All of these and many others as well express something of my connection to the holy, to my understanding of God, the very fabric and ground of existence. They acknowledge a deep interconnection with human beings and with all creatures. Blessing affirms and nurtures connectedness. Our opening hymn, which is also our hymn of the month, “Earth Was Given as a Garden,” invokes connection. In it, we sing: “Bless the earth and all your children, one creation: make us whole, interwoven, all connected, planet wide and inmost soul.”
We can feel that we are interwoven almost anywhere and at any time. A person doesn’t need to say: I bless you. They don’t need to place their hands on us. Even wild creatures can bless us by their presence and beauty. Blessing brings us closer to the person or creature blessing us and to the person or creature we are blessing. It also ultimately brings us closer to our true selves and helps to make us whole.
When I was in my early 40s my favorite aunt was ill, and I visited her. I had lots of cousins, and I think she was everyone’s favorite aunt, at least in part because she didn’t have children of her own. She always had a way of making me feel special. That day, my aunt surprised me by saying, “you have always been very special to me.”

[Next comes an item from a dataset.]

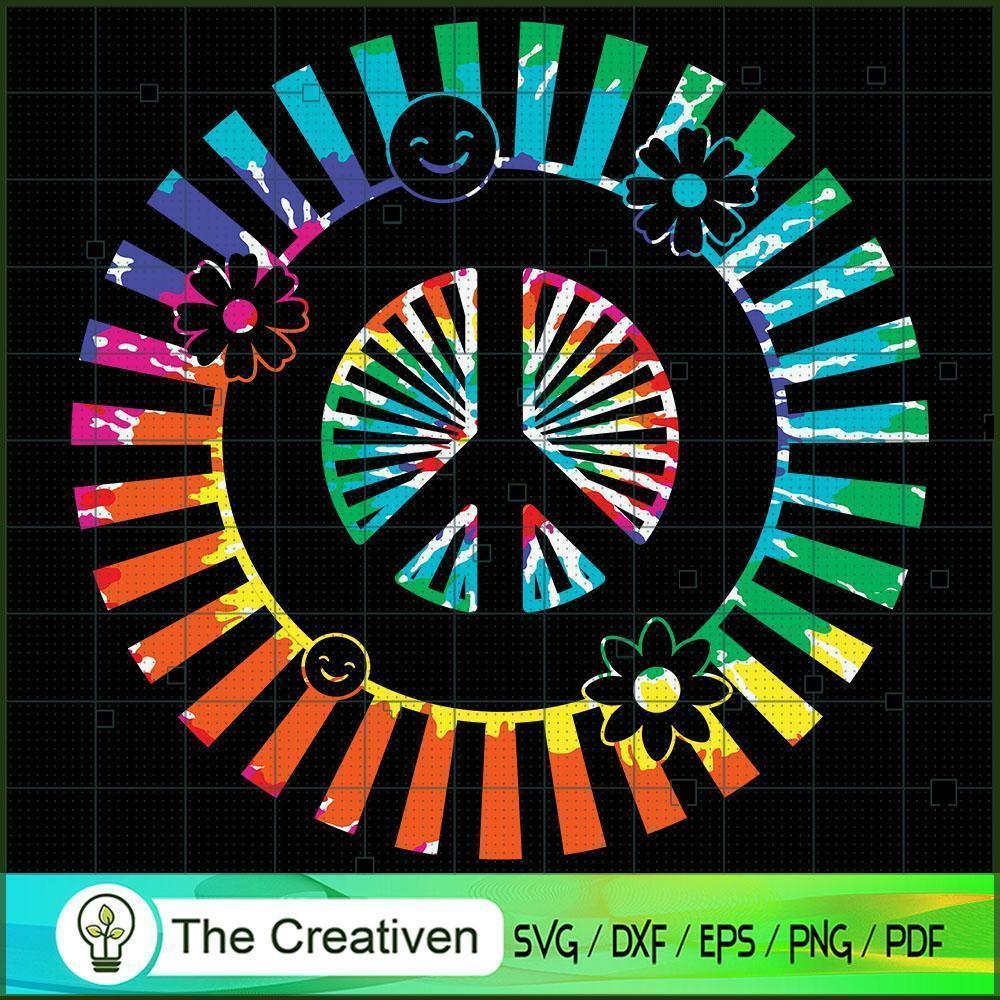 Peace Sign Colorful Flowers SVG Cut File for Cricut 1 Peace Sign Colorful Flowers SVG Cut File for Cricut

I thought of myself as showing up at her bedside to offer her comfort. As is so often the case, those we set out to bless or comfort or care for provide us with profound experiences of love and nurture – beyond what we ever imagined. Her tender words were a blessing to me. Each of us wants to know that we are special to others - that we matter.

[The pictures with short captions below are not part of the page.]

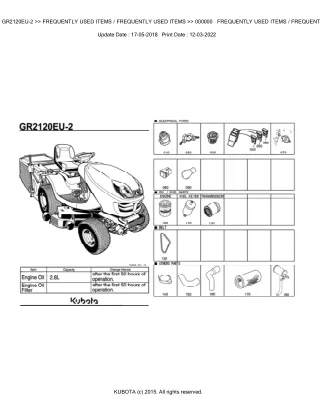 Kubota GR2120EU-2 Lawn Tractor Parts Catalogue Manual (Publishing ID BKIDA5080)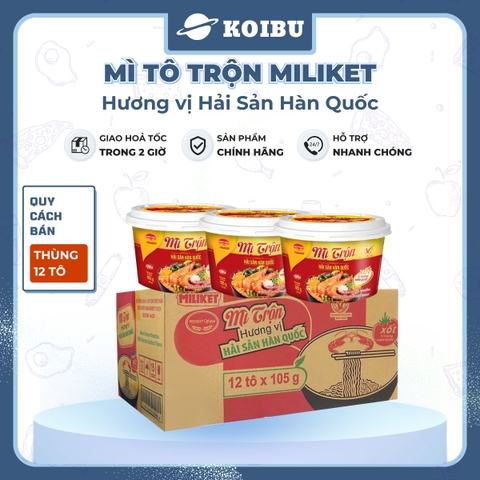 COLUSA - Mì tô trộn Miliket hương vị Hải sản Hàn Quốc, Mì trộn Miliket Hải sản Hàn Quốc, Mì Miliket - 105g/tô - 00565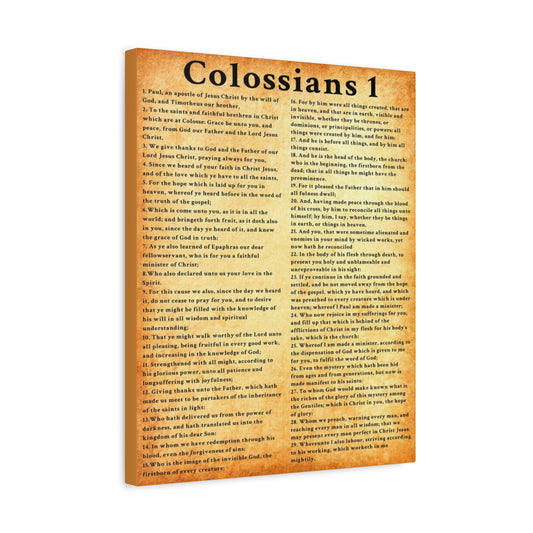 Scripture Walls Colossians 1 Gold Bible Verse Canvas Christian Wall Art Ready to Hang Unframed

A few days before my mother died, she said to me: “Always remember that I love you.” I already knew she loved me but her words were a blessing. I was so grateful to hear the words. I felt so blessed. And once again the person who I thought I needed to be offering blessing to was blessing me.
A blessing is both given and received. It is by its very nature relational. It isn’t one-way, but rather as Rachel Naomi Remen writes, “a moment of meeting.” Remen describes it as “a certain kind of relationship in which both people involved remember and acknowledge their true nature and worth, and strengthen what is whole in one another. … Blessing life moves us closer to each other and closer to our authentic selves.”

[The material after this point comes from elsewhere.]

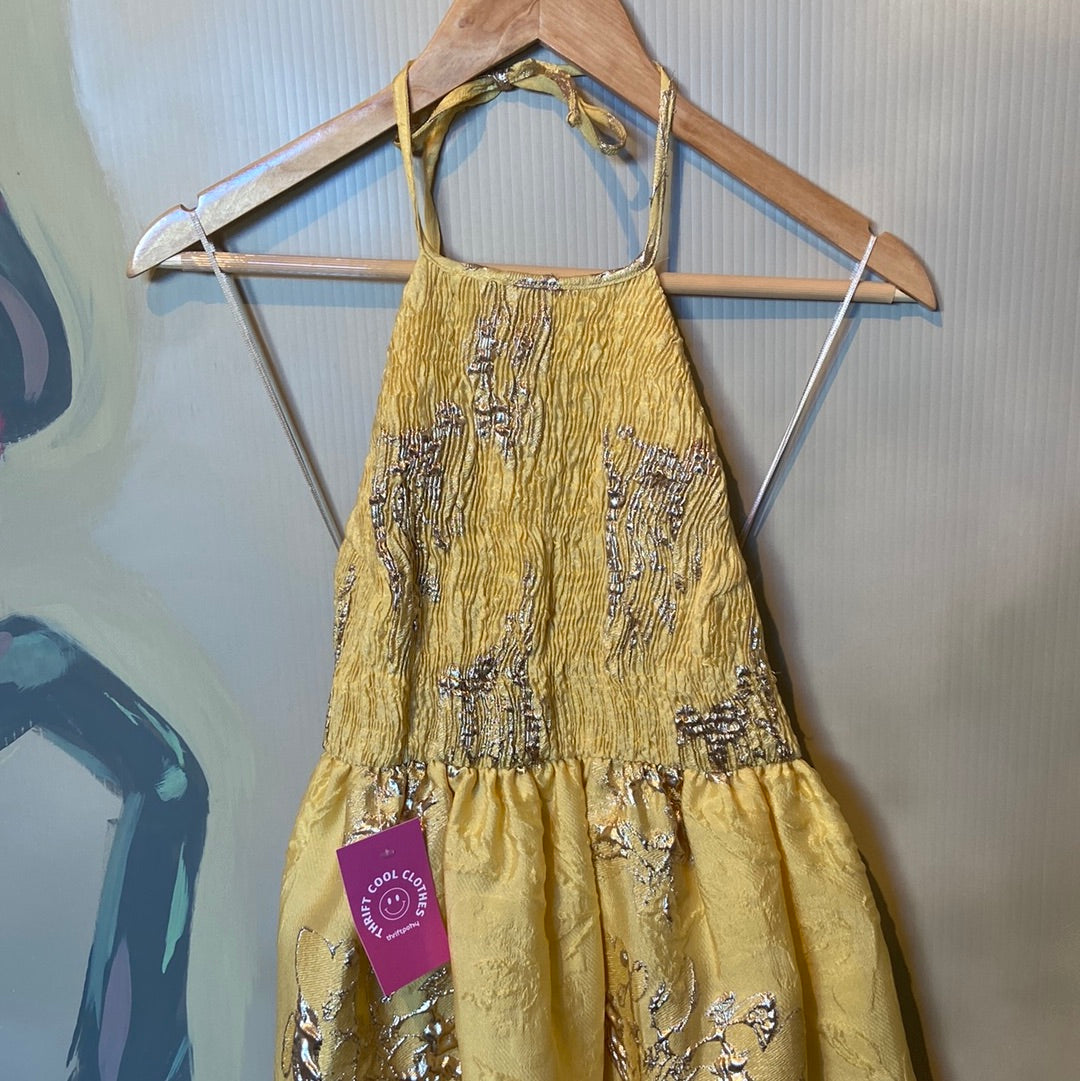 yellow and gold Zara flowy halter dress, M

Matthew Fox, has written extensively on the idea that we do not come into the world stained with original sin but instead as recipients of original blessing. He writes that “Blessing involves relationship. One does not bless without investing something of oneself into the receiver of one’s blessing. And one does not receive blessing oblivious of its gracious giver. A blessing spirituality is a relating spirituality.” To use John O’Donohue’s phrase, “It blesses the space between us.” It acknowledges, “the kinship we all share.”
I invite each of you to spend time in the coming days and weeks reflecting on your blessings. How are you practicing a blessing spirituality? Who has blessed you? Who have you blessed? Have you offered your children, your parents, your partners a blessing – in word or in deed or by your very presence?
We each have the capacity to bestow blessings by our very being. For truly, to be a blessing in the world and to others is to let the light shine through us. To be a blessing is to bow to the light in one another, to that divine spark in each of us. May we each be blessed and be a blessing. May we live our lives in such a way that we bless the space between us.